(Some records)
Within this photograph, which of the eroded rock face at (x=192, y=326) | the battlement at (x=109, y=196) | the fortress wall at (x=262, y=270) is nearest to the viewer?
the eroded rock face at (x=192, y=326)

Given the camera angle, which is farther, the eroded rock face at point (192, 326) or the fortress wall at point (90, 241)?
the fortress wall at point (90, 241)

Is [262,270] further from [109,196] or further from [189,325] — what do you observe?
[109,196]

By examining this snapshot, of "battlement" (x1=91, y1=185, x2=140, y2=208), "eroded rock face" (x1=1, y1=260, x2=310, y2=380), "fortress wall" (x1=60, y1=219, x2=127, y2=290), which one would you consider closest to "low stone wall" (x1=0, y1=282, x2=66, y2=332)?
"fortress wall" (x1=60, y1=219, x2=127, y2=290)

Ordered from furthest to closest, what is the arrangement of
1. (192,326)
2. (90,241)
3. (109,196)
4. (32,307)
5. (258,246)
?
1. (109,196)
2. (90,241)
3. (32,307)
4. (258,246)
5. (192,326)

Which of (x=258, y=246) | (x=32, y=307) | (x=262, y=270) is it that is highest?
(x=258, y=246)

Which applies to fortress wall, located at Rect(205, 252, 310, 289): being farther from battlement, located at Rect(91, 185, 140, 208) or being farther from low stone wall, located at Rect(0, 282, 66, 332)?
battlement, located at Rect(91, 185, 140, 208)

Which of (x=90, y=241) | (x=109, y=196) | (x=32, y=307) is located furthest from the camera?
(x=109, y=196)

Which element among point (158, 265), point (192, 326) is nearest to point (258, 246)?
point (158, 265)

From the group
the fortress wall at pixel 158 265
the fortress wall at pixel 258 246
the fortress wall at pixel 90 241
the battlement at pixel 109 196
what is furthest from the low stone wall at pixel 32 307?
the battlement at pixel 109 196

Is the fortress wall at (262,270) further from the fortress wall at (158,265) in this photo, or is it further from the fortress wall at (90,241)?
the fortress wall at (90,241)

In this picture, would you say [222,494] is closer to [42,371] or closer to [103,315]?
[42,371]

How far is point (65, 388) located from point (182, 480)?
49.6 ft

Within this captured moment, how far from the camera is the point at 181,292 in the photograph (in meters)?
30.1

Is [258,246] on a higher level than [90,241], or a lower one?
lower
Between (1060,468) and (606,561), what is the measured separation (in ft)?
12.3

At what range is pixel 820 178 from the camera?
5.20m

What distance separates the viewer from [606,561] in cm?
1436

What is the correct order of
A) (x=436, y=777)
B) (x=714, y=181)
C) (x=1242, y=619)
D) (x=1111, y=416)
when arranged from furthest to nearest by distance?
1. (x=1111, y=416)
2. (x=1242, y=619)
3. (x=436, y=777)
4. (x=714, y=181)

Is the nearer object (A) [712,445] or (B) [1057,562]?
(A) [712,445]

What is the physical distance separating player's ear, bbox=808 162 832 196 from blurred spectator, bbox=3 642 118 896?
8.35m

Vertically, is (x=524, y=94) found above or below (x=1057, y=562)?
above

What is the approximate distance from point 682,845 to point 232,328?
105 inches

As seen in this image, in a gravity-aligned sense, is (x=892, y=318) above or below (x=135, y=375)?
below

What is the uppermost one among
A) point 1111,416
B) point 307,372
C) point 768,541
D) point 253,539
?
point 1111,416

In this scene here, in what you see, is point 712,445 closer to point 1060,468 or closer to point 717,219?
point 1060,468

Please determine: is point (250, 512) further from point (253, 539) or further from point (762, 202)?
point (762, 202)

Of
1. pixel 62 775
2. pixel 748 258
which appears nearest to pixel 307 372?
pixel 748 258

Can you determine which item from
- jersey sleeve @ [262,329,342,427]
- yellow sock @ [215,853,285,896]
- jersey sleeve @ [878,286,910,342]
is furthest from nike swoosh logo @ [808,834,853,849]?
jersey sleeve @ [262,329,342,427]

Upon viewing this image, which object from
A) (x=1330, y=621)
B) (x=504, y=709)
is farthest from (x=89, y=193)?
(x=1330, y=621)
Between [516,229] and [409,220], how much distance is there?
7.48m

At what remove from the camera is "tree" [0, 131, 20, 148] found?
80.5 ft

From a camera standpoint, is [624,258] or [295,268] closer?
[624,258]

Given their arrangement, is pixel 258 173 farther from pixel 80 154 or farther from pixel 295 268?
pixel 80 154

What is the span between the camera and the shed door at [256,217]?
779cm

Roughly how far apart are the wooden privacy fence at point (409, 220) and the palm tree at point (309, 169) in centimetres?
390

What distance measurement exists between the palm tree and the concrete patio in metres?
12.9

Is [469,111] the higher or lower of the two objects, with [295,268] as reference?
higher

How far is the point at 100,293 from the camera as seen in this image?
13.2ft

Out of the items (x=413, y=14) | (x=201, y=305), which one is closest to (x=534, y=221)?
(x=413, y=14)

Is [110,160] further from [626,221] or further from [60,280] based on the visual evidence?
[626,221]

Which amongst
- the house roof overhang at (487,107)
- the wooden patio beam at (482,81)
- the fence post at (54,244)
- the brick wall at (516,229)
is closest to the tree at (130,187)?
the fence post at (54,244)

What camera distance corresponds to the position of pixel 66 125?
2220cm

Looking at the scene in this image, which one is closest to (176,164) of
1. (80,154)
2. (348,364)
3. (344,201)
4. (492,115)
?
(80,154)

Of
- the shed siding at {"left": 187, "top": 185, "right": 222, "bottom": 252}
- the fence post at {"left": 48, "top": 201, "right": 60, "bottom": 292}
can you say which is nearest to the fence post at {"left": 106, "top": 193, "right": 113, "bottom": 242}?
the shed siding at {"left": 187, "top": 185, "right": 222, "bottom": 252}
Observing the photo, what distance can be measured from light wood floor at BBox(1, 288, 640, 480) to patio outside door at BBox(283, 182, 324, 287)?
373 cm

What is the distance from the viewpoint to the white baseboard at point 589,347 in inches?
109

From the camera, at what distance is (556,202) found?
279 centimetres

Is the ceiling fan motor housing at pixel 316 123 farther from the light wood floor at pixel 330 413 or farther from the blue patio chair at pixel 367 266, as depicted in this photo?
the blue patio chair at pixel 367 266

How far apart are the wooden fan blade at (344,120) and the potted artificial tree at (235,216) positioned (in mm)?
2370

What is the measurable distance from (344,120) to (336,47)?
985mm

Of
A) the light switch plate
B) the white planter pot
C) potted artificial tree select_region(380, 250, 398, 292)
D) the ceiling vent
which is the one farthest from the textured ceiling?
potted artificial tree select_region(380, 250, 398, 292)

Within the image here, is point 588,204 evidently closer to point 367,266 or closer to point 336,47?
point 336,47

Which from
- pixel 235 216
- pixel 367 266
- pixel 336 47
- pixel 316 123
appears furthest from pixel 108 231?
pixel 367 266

• Requirement: Write out the entries above word for word.

• Expected answer:
Within this photograph, which of the eroded rock face at (x=192, y=326) | the battlement at (x=109, y=196) | the fortress wall at (x=262, y=270) is nearest to the viewer?
the eroded rock face at (x=192, y=326)

Given the camera angle, which is farther, the eroded rock face at point (192, 326) or the fortress wall at point (90, 241)?
the fortress wall at point (90, 241)

Is [262,270] further from [109,196] or further from [189,325] — what do you observe?
[109,196]

By examining this snapshot, of "battlement" (x1=91, y1=185, x2=140, y2=208), "eroded rock face" (x1=1, y1=260, x2=310, y2=380), "fortress wall" (x1=60, y1=219, x2=127, y2=290), which one would you consider closest to "low stone wall" (x1=0, y1=282, x2=66, y2=332)?
"fortress wall" (x1=60, y1=219, x2=127, y2=290)

Ordered from furthest to closest, what is the arrangement of
1. (192,326)
2. (90,241)
3. (109,196)
4. (32,307)
5. (258,246)
?
1. (109,196)
2. (90,241)
3. (32,307)
4. (258,246)
5. (192,326)

Which of (x=258, y=246) | (x=32, y=307) | (x=262, y=270) is it that is highest?
(x=258, y=246)

Which applies to fortress wall, located at Rect(205, 252, 310, 289): being farther from battlement, located at Rect(91, 185, 140, 208) or being farther from low stone wall, located at Rect(0, 282, 66, 332)?
battlement, located at Rect(91, 185, 140, 208)

Which of (x=90, y=241) | (x=109, y=196) | (x=32, y=307) is located furthest from the camera?
(x=109, y=196)

Which element among point (158, 265), point (192, 326) is nearest to point (258, 246)?
point (158, 265)

From the group
the fortress wall at pixel 158 265
the fortress wall at pixel 258 246
the fortress wall at pixel 90 241
the battlement at pixel 109 196
what is furthest from the low stone wall at pixel 32 307?
the battlement at pixel 109 196

Is the fortress wall at (262,270) further from the fortress wall at (158,265) in this photo, or is it further from the fortress wall at (90,241)?
the fortress wall at (90,241)

In this picture, would you say [222,494] is closer to [42,371] or closer to [103,315]?
[42,371]

How far is point (65, 388) located from point (182, 480)?
49.6 ft

Within this captured moment, how far from the camera is the point at 181,292 in the photograph (in meters)?
30.1

Is [258,246] on a higher level than [90,241], or a lower one?
lower
Between (1060,468) and (606,561), what is the measured separation (in ft)?
12.3

At what range is pixel 820 178 from the camera?
5.20m

What distance separates the viewer from [606,561] in cm?
1436

What is the correct order of
A) (x=436, y=777)
B) (x=714, y=181)
C) (x=1242, y=619)
D) (x=1111, y=416)
when arranged from furthest to nearest by distance?
1. (x=1111, y=416)
2. (x=1242, y=619)
3. (x=436, y=777)
4. (x=714, y=181)

Is the nearer object (A) [712,445] or (B) [1057,562]?
(A) [712,445]

What is the physical distance separating player's ear, bbox=808 162 832 196 from blurred spectator, bbox=3 642 118 896?
8.35m

Vertically, is (x=524, y=94) found above or below (x=1057, y=562)?
above

What is the approximate distance from point 682,845 to point 232,328?
105 inches

As seen in this image, in a gravity-aligned sense, is (x=892, y=318) above or below (x=135, y=375)?
below

What is the uppermost one among
A) point 1111,416
B) point 307,372
C) point 768,541
D) point 253,539
?
point 1111,416

In this scene here, in what you see, is point 712,445 closer to point 1060,468 or closer to point 717,219?
point 1060,468

Please determine: is point (250, 512) further from point (253, 539) or further from point (762, 202)?
point (762, 202)

Of
1. pixel 62 775
2. pixel 748 258
which appears nearest to pixel 307 372?
pixel 748 258

Can you determine which item from
- jersey sleeve @ [262,329,342,427]
- yellow sock @ [215,853,285,896]
- jersey sleeve @ [878,286,910,342]
is furthest from nike swoosh logo @ [808,834,853,849]?
jersey sleeve @ [262,329,342,427]

Upon viewing this image, which object from
A) (x=1330, y=621)
B) (x=504, y=709)
is farthest from (x=89, y=193)?
(x=1330, y=621)
Between [516,229] and [409,220], how much distance is there?
7.48m

At what remove from the camera is "tree" [0, 131, 20, 148] found?
80.5 ft

From a camera standpoint, is [624,258] or [295,268] closer?
[624,258]

Given their arrangement, is pixel 258 173 farther from pixel 80 154 or farther from pixel 295 268?
pixel 80 154

What is the span between the camera and the shed door at [256,217]?
779cm

Roughly how far apart are the wooden privacy fence at point (409, 220) and the palm tree at point (309, 169) in centimetres?
390

What distance measurement exists between the palm tree and the concrete patio in metres?
12.9

Is [469,111] the higher or lower of the two objects, with [295,268] as reference?
higher

How far is the point at 100,293 from the camera as seen in this image?
13.2ft

Out of the items (x=413, y=14) | (x=201, y=305), which one is closest to (x=534, y=221)?
(x=413, y=14)

Is [110,160] further from [626,221] or further from [60,280] based on the visual evidence?
[626,221]

Which amongst
- the house roof overhang at (487,107)
- the wooden patio beam at (482,81)
- the fence post at (54,244)
- the brick wall at (516,229)
is closest to the tree at (130,187)?
the fence post at (54,244)

What camera distance corresponds to the position of pixel 66 125?
2220cm

Looking at the scene in this image, which one is closest to (176,164) of
1. (80,154)
2. (348,364)
3. (344,201)
4. (492,115)
?
(80,154)

Of
- the shed siding at {"left": 187, "top": 185, "right": 222, "bottom": 252}
- the fence post at {"left": 48, "top": 201, "right": 60, "bottom": 292}
can you say which is nearest to the fence post at {"left": 106, "top": 193, "right": 113, "bottom": 242}?
the shed siding at {"left": 187, "top": 185, "right": 222, "bottom": 252}
Observing the photo, what distance can be measured from light wood floor at BBox(1, 288, 640, 480) to patio outside door at BBox(283, 182, 324, 287)?
373 cm

What is the distance from the viewpoint to the white baseboard at point 589,347 in inches?
109

From the camera, at what distance is (556,202) found?
279 centimetres

Is the ceiling fan motor housing at pixel 316 123 farther from the light wood floor at pixel 330 413 or farther from the blue patio chair at pixel 367 266, as depicted in this photo?
the blue patio chair at pixel 367 266

How far apart are the wooden fan blade at (344,120) and the potted artificial tree at (235,216) positioned (in mm)?
2370

What is the measurable distance from (344,120) to (336,47)?
985mm

Of
A) the light switch plate
B) the white planter pot
C) potted artificial tree select_region(380, 250, 398, 292)
D) the ceiling vent
which is the one farthest from the textured ceiling?
potted artificial tree select_region(380, 250, 398, 292)

Within the image here, is point 588,204 evidently closer to point 367,266 or closer to point 336,47?
point 336,47

Which from
- pixel 235 216
- pixel 367 266
- pixel 336 47
- pixel 316 123
appears furthest from pixel 108 231?
pixel 367 266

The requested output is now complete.